▸ DATA RECORDS:
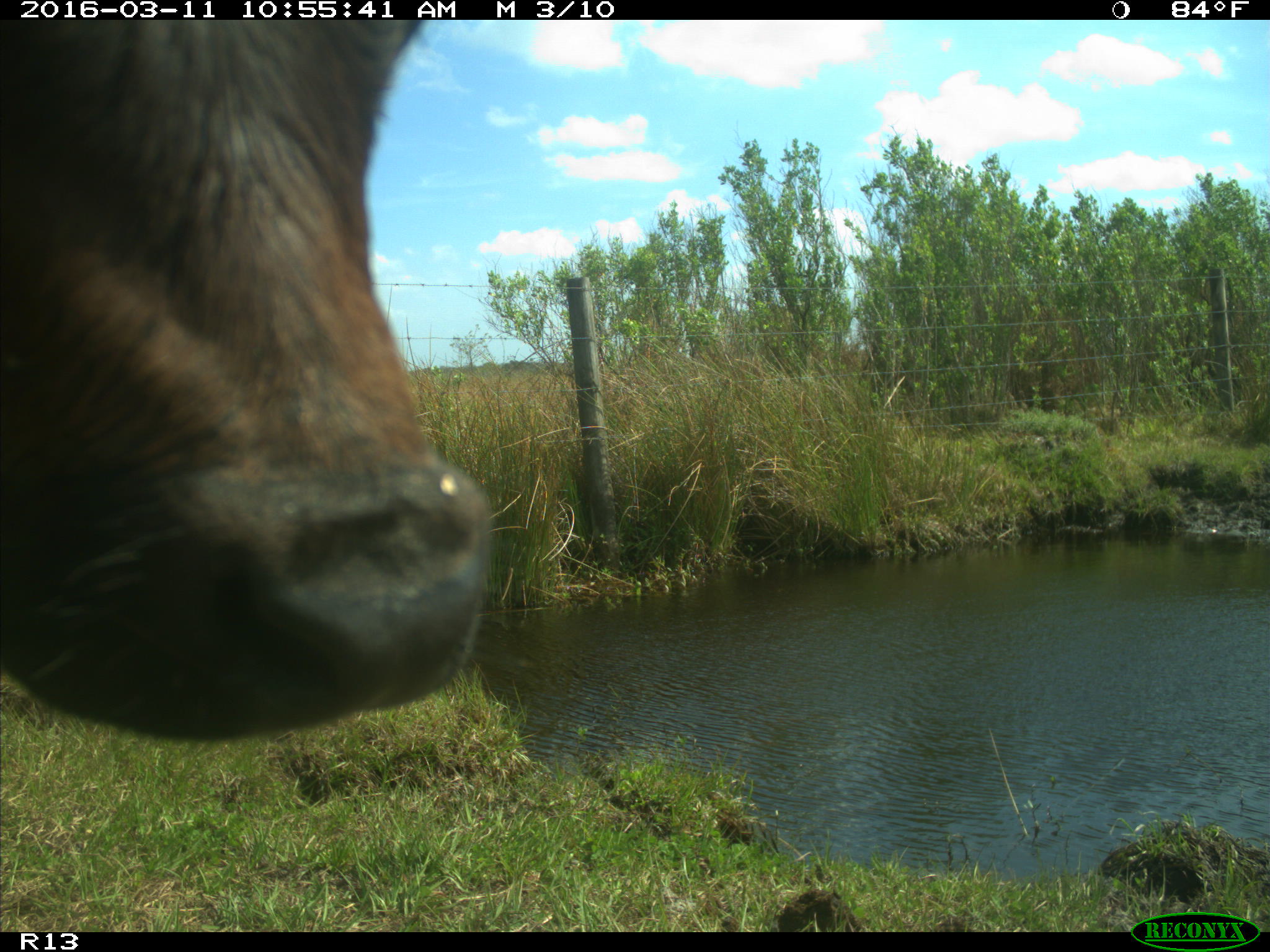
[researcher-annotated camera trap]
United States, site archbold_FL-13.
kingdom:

...

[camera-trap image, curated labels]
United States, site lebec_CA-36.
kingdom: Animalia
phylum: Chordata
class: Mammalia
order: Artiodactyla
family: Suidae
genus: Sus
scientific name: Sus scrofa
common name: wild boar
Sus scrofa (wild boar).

▸ WHAT TO DO:
Locate all lines in the listing above with the word "camera" and copy them.

▸ TASK OUTPUT:
[researcher-annotated camera trap]
[camera-trap image, curated labels]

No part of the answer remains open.